-- START OF GIVEN PASSAGE --

What do people buy?
When people buy goods and services what is it that they are really buying? It is not so much about what the product or service is about an important outcome getting fulﬁlled. People buy outcomes. They buy the important result they want at the time. What does someone buy when they get a hair cut? It is not just the shorter hair they want, but the ultimate outcome of looking good. What does someone buy when they buy a meal out in a restaurant? It is not just food that they want to eat, but a fun and social interaction with friends or family perhaps. People buy either to satisfy a positive or to avoid a negative outcome. People move towards pleasure or away from pain. Fear of loss can be as big a driving force as pleasure in gain. Here are some examples of outcomes that people buy in a variety of purchasing contexts.
What motivates decisions?
Buying decisions are motivated by what is important to a person. What is important is connected with personal values. A value is something that matters deeply to a person. Your values create mental ﬁlters that search for satisfaction when choosing a product or service. In order to inﬂuence you will need to address the satisfaction of these values in your presentation. Notice how some of the following marketing messages address customers’ values.

-- END OF GIVEN PASSAGE --

» INSTRUCTION:
Continue the passage about why people buy, starting right after its final sentence.

-- START OF RECORDED INFORMATION --

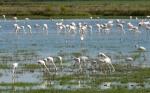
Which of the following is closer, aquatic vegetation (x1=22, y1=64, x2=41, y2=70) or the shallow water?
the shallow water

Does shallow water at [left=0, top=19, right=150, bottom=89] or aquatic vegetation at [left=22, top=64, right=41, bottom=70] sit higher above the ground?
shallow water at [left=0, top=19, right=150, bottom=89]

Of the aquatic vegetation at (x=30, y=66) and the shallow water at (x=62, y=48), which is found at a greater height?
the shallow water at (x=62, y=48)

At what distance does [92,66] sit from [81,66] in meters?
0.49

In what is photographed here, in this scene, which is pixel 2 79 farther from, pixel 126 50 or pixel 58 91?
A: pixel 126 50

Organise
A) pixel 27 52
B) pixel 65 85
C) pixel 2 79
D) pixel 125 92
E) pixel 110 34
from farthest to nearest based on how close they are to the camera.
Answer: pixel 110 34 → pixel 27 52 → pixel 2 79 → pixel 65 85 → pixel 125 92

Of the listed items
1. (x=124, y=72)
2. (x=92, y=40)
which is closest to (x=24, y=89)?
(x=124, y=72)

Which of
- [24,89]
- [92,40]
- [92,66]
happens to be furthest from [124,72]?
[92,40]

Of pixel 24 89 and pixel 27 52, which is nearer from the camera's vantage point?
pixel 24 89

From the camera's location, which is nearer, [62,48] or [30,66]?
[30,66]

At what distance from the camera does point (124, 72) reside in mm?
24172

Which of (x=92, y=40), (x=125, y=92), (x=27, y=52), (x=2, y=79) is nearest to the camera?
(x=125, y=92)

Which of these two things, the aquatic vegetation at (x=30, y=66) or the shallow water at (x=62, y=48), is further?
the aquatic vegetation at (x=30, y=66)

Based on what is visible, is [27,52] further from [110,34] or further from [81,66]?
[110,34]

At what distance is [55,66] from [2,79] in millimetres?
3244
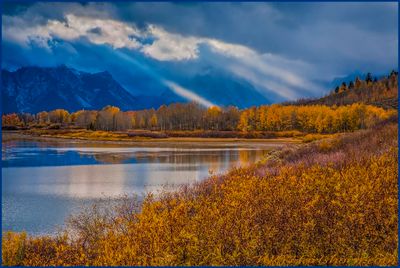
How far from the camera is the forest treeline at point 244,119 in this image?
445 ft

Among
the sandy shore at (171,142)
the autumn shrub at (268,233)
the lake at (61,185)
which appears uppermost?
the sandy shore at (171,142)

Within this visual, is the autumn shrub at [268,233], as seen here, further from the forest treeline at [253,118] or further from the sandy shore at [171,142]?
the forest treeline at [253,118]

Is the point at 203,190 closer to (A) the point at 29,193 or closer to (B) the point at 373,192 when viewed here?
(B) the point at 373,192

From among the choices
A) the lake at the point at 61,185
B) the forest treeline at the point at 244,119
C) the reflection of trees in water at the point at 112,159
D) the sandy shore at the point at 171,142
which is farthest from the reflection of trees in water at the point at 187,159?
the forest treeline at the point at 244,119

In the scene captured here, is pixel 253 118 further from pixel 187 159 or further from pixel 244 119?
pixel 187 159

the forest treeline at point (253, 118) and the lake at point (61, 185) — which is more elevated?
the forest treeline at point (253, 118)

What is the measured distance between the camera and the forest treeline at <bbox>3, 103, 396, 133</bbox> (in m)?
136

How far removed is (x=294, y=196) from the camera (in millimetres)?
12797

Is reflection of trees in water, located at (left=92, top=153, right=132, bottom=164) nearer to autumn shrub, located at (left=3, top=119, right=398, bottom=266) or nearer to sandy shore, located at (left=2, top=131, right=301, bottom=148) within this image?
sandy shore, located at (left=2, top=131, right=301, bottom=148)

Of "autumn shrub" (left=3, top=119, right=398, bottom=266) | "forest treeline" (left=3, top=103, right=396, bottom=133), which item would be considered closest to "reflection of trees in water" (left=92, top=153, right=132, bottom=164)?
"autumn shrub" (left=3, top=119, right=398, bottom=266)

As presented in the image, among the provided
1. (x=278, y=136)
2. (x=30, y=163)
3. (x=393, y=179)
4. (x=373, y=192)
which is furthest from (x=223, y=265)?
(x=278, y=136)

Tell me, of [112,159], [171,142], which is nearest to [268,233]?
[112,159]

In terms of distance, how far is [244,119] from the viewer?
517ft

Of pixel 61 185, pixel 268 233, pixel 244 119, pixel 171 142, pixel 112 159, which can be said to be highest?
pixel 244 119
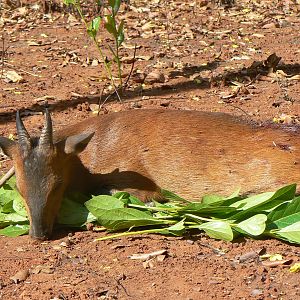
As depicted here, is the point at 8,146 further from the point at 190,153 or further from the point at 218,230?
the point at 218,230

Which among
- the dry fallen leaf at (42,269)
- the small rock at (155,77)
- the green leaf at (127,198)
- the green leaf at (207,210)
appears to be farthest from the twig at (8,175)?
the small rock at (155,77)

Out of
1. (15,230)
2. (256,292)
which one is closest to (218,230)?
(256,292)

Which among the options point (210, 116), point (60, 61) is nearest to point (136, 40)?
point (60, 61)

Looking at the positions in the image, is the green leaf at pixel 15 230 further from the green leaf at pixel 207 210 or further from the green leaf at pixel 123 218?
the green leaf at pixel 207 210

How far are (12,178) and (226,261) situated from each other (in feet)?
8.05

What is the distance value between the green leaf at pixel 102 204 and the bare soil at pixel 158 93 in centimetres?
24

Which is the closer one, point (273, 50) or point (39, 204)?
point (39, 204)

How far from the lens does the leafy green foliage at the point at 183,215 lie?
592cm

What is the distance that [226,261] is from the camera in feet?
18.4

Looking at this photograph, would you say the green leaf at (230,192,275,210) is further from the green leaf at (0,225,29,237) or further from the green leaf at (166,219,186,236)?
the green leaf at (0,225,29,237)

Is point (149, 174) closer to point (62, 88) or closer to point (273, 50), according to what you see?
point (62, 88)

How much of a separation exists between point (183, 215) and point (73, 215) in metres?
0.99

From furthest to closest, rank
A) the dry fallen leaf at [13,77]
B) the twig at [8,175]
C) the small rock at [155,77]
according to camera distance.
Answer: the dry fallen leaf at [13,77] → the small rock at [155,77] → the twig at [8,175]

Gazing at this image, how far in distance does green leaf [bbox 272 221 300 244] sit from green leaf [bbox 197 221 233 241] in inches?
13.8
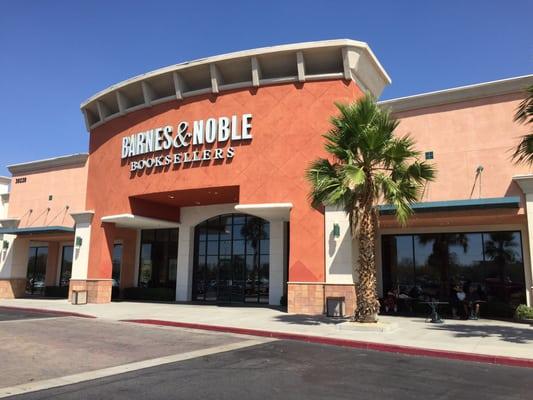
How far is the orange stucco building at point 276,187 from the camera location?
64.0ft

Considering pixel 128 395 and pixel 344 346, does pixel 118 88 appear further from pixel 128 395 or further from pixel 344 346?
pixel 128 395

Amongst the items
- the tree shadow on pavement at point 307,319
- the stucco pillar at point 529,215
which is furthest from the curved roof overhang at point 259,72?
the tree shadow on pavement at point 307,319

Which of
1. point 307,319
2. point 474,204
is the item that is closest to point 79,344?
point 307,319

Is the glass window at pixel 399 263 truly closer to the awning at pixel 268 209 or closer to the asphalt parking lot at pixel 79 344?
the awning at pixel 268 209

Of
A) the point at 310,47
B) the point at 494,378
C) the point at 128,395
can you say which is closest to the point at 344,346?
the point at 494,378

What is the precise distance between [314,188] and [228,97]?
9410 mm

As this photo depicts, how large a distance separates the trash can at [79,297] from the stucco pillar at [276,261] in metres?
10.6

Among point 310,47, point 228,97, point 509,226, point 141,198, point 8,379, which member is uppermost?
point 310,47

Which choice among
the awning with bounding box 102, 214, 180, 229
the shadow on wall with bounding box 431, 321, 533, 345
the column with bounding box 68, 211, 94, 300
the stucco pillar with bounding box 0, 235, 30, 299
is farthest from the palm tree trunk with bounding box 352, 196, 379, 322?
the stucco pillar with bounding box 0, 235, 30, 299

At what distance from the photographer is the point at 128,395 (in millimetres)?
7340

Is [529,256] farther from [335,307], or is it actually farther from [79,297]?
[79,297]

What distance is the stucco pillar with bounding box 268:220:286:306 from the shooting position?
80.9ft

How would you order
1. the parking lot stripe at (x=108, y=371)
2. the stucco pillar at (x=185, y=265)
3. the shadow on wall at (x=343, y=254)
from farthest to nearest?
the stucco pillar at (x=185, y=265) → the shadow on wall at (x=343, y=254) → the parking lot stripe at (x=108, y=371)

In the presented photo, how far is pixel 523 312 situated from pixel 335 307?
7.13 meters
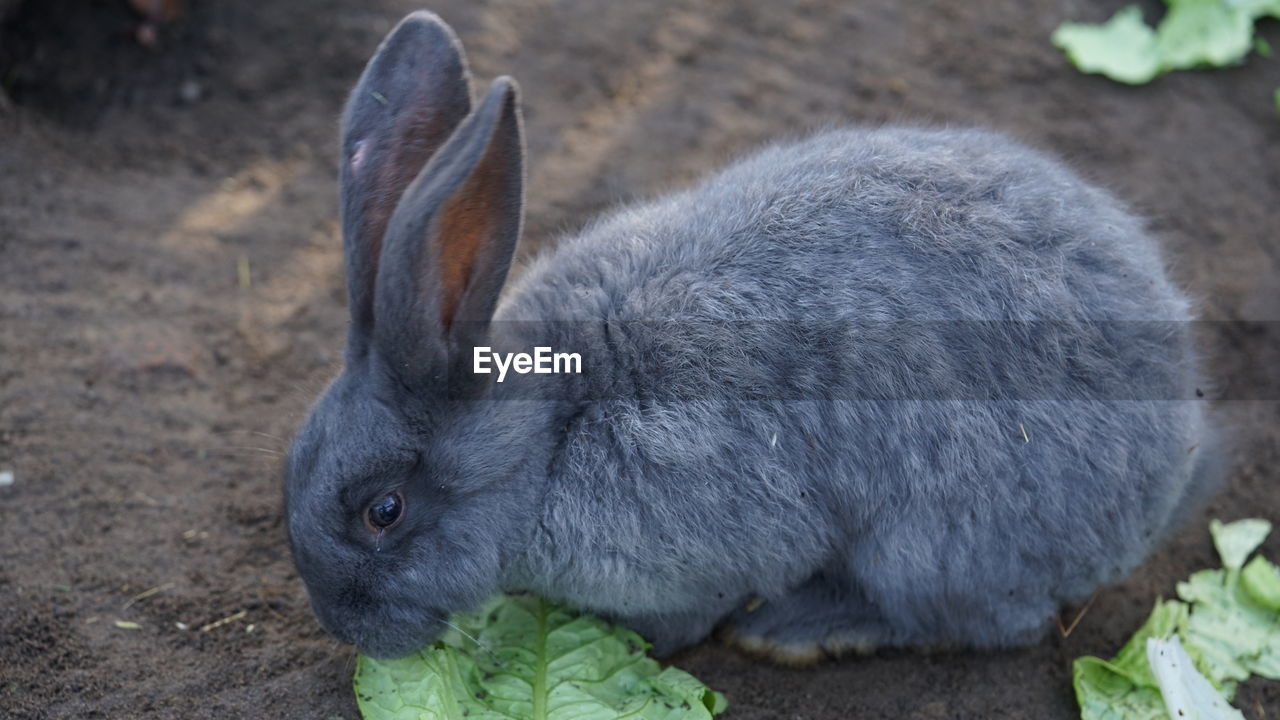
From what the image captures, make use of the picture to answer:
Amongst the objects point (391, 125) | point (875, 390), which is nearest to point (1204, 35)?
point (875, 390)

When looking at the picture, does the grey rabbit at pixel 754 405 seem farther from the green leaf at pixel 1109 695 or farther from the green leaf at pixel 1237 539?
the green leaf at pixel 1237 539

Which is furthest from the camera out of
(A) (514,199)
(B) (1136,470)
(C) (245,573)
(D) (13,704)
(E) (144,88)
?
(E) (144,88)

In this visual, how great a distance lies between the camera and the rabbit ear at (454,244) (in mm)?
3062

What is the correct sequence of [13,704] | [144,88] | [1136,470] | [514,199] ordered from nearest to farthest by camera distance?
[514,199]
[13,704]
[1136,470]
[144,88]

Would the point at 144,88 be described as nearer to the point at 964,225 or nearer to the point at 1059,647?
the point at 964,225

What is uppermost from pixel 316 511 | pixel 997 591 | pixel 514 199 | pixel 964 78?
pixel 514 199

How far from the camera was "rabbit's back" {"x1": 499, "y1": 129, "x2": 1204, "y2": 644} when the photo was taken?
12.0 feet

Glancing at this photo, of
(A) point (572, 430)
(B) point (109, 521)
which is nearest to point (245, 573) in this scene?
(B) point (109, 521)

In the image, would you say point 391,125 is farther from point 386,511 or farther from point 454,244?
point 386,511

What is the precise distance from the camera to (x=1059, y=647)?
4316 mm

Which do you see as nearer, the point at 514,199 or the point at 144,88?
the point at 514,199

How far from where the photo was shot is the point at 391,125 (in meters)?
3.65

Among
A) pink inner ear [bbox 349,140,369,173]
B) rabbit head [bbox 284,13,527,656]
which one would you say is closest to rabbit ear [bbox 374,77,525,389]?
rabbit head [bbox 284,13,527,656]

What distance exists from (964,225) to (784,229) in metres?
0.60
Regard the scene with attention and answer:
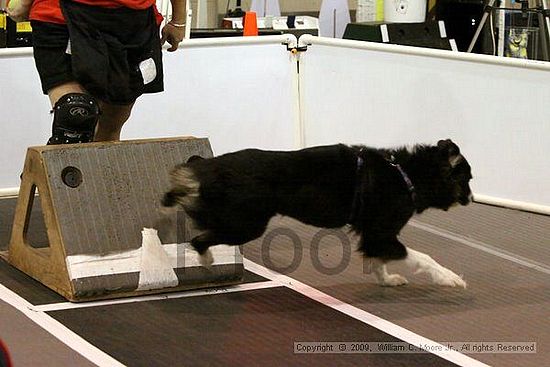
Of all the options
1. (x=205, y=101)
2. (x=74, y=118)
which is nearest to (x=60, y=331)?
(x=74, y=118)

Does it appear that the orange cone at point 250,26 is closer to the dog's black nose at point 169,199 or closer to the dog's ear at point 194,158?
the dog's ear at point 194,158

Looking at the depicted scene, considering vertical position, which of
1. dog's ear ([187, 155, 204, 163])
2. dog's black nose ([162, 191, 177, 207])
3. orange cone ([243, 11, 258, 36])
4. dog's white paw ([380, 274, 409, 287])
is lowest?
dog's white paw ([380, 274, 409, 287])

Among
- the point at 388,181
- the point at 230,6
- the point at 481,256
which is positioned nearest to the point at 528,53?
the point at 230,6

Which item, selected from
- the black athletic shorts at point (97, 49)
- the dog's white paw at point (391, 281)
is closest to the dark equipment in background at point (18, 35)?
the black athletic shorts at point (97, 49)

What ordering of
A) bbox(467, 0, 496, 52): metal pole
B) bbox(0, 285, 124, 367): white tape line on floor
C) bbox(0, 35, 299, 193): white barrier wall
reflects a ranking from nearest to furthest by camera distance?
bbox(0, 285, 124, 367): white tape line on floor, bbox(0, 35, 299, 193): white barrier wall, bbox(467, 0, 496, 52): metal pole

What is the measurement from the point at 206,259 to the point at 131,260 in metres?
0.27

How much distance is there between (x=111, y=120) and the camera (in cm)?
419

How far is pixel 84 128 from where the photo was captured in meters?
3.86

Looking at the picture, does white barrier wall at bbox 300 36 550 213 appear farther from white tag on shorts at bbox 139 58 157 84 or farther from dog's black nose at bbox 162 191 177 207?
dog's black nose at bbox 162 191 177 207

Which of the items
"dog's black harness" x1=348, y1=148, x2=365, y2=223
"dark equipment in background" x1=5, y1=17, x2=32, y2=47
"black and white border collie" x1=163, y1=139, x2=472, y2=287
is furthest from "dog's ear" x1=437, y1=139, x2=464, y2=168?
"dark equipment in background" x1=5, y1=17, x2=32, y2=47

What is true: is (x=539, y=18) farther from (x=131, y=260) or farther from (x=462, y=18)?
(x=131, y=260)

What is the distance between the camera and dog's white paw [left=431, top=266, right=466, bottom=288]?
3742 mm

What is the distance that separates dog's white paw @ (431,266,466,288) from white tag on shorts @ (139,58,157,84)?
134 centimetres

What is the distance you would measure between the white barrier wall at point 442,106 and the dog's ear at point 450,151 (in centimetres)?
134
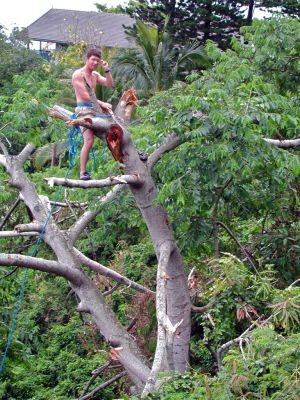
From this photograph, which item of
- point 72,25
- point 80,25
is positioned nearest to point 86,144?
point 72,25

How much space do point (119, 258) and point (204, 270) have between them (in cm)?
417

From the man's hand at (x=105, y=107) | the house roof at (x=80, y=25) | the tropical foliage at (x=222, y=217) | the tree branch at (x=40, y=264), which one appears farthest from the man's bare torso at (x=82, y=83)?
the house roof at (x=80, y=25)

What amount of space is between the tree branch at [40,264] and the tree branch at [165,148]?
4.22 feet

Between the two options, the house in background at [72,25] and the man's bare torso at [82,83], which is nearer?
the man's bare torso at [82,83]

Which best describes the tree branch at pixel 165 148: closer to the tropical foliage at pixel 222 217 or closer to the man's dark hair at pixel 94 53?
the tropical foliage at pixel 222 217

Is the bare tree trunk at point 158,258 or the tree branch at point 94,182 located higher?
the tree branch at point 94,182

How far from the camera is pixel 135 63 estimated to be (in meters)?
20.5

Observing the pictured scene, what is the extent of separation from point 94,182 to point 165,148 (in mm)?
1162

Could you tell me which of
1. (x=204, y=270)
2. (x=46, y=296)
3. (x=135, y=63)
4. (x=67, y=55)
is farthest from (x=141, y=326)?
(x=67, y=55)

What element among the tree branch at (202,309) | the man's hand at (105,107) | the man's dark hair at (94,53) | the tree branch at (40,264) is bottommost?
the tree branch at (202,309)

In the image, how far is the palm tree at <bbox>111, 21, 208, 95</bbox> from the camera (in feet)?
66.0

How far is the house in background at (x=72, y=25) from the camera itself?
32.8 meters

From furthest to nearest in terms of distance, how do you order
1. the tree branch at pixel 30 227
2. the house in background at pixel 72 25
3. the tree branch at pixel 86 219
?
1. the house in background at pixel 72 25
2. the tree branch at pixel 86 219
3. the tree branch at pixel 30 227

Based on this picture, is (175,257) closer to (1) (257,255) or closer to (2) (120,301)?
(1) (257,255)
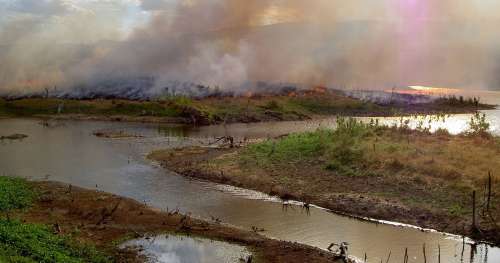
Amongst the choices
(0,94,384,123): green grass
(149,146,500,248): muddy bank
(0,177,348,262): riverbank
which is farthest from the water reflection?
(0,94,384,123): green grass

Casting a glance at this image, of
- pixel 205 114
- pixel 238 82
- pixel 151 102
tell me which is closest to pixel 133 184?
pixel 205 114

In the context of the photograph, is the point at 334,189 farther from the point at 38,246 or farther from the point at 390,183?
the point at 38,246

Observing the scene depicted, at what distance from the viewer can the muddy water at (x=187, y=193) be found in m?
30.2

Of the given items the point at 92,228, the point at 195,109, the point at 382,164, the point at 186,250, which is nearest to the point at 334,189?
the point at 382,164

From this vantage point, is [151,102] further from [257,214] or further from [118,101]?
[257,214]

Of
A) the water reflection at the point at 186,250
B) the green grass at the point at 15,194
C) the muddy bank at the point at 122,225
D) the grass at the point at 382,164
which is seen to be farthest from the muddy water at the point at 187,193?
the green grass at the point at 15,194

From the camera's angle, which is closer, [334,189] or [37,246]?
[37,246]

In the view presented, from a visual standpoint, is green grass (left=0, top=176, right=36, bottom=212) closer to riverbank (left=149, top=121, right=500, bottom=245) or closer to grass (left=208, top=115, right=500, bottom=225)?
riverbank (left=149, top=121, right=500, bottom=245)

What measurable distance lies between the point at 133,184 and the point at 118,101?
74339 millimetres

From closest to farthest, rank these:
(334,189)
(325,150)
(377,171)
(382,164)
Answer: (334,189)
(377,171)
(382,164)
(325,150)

-- END OF RECORDED INFORMATION --

» ANSWER TO THE EXERCISE:
Sainsbury’s – ‘Making life taste better’
Home Base – ‘Making a house a home’
Norwich Union Direct – ‘Let us quote you happy’
Audi – ‘In pursuit of perfection’
Print Inco – ‘Looking good in print’
Notice how these companies address with a few simple words a promise of something more important being satisﬁed upon making a positive decision to buy the product or service. There is a promise of a personal outcome being achieved and values being satisﬁed.
Why is this important?
If you can attach the fundamental outcomes your customers are looking for when they search out your product or service to any marketing message you create, you will have a much greater inﬂuence.
Look at the diﬀerence between these approaches to the same thing.
-One hairstylist says come and get your hair cut, the other says come and transform your looks.
-One estate agent says come and buy a house, the other says come and buy a home.
-One bank clerk says to open a savings account, the other says plan a secure future.
Which one is more motivational? The one that suggests an important value or outcome being satisﬁed is automatically more appealing than one that just presents the product or service as it is.
Your challenge again is to understand and be able to express the important outcomes people want when buying your goods and services. What outcomes do people get satisﬁed when they buy your service or product? Do you know? How could you ﬁnd out? People are all diﬀerent and will have their own reasons for their purchasing decisions. At a higher level, however, certain outcomes and values will resonate with the majority. You need to get to the outcomes that will resonate with the majority of customers you have.
GREAT QUESTIONS TO ASK POTENTIAL BUYERS ^ SPECIAL RESPONSE QUESTIONS
Your buyers are a great source of information and, if you ask them the right questions, you can learn a lot more about what really drives their purchasing decisions.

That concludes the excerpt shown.